KUTIPAN UNTUK DIBACA =>
━━━━━━━━━━━━━━━━━━━━━━━━━━━━━━

Indonesia termasuk negara yang paling banyak jamaah hajinya. Sebab kuota yang ditentukan oleh Arab Saudi adalah 1 persen dari total jumlah penduduk suatu negara. Indonesia berpenduduk sekitar 250 juta, maka kuota haji sekitar 250 ribu jiwa.
Agar penyelenggaraan haji bisa berjalan lancar, tidak ada kesulitan, baik di dalam negeri maupun ketika di luar negeri, maka diperlukan manajemen yang baik. Apalagi haji dilaksanakan jauh dari negeri Indonesia, yaitu lebih dari 10.000 mil, melibatkan banyak orang dan departemen, dilaksanakan serentak dengan jutaan manusia dari seluruh dunia dalam satu tempat dan waktu yang sama. Untuk itu, pemerintah harus terlibat langsung dalam penyelenggaraannya, sebab menyangkut nama baik negara Indonesia.

━━━━━━━━━━━━━━━━━━━━━━━━━━━━━━

SOAL SINGKAT 1 =>
Ubahlah bagian kutipan tentang haji dari "Indonesia termasuk negara" sampai dengan "baik negara Indonesia.", dengan mengganti "kuota" menjadi "jatah".
SOAL SINGKAT 2 =>
Salin kembali baris-baris daftar tanpa perubahan, mulai dari baris yang memuat "How far from" sampai dengan baris terakhir daftar.
Kutipan tentang haji dan daftar di bawahnya berasal dari sumber yang berbeda.</old>

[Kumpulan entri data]
━━━━━━━━━━━━━━━━━━━━━━━━━━━━━━

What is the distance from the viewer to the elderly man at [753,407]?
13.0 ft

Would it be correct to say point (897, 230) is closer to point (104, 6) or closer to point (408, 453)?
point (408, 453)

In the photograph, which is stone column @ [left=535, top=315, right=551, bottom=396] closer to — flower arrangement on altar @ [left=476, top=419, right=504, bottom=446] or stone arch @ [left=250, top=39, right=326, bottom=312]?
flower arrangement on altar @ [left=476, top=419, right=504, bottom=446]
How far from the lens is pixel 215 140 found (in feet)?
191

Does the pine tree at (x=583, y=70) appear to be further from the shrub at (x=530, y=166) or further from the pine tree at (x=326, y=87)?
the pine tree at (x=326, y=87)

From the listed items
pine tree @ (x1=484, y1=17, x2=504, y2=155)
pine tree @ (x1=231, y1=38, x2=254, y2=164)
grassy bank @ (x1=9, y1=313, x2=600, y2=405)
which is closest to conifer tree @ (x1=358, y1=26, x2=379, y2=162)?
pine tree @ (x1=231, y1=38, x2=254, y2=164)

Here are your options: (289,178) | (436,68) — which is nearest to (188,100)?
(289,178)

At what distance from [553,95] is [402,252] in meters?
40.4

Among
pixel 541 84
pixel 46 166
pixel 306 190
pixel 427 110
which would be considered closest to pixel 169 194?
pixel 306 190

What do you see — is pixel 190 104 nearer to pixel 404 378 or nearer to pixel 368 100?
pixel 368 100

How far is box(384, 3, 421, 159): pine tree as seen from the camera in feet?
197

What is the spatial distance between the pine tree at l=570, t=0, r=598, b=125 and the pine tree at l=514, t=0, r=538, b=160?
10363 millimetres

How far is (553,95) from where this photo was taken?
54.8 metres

━━━━━━━━━━━━━━━━━━━━━━━━━━━━━━

JAWABAN YANG DIHARAPKAN 1 =>
Indonesia termasuk negara yang paling banyak jamaah hajinya. Sebab jatah yang ditentukan oleh Arab Saudi adalah 1 persen dari total jumlah penduduk suatu negara. Indonesia berpenduduk sekitar 250 juta, maka jatah haji sekitar 250 ribu jiwa.
Agar penyelenggaraan haji bisa berjalan lancar, tidak ada kesulitan, baik di dalam negeri maupun ketika di luar negeri, maka diperlukan manajemen yang baik. Apalagi haji dilaksanakan jauh dari negeri Indonesia, yaitu lebih dari 10.000 mil, melibatkan banyak orang dan departemen, dilaksanakan serentak dengan jutaan manusia dari seluruh dunia dalam satu tempat dan waktu yang sama. Untuk itu, pemerintah harus terlibat langsung dalam penyelenggaraannya, sebab menyangkut nama baik negara Indonesia.

JAWABAN YANG DIHARAPKAN 2 =>
How far from the lens is pixel 215 140 found (in feet)?
191

Does the pine tree at (x=583, y=70) appear to be further from the shrub at (x=530, y=166) or further from the pine tree at (x=326, y=87)?
the pine tree at (x=326, y=87)

From the listed items
pine tree @ (x1=484, y1=17, x2=504, y2=155)
pine tree @ (x1=231, y1=38, x2=254, y2=164)
grassy bank @ (x1=9, y1=313, x2=600, y2=405)
which is closest to conifer tree @ (x1=358, y1=26, x2=379, y2=162)?
pine tree @ (x1=231, y1=38, x2=254, y2=164)

Here are your options: (289,178) | (436,68) — which is nearest to (188,100)?
(289,178)

At what distance from [553,95] is [402,252] in meters?
40.4

Among
pixel 541 84
pixel 46 166
pixel 306 190
pixel 427 110
which would be considered closest to pixel 169 194?
pixel 306 190

What do you see — is pixel 190 104 nearer to pixel 404 378 or nearer to pixel 368 100?
pixel 368 100

How far is box(384, 3, 421, 159): pine tree as seen from the camera in feet?
197

What is the spatial distance between the pine tree at l=570, t=0, r=598, b=125 and the pine tree at l=514, t=0, r=538, b=160?
10363 millimetres

How far is (553,95) from where this photo was taken?
54.8 metres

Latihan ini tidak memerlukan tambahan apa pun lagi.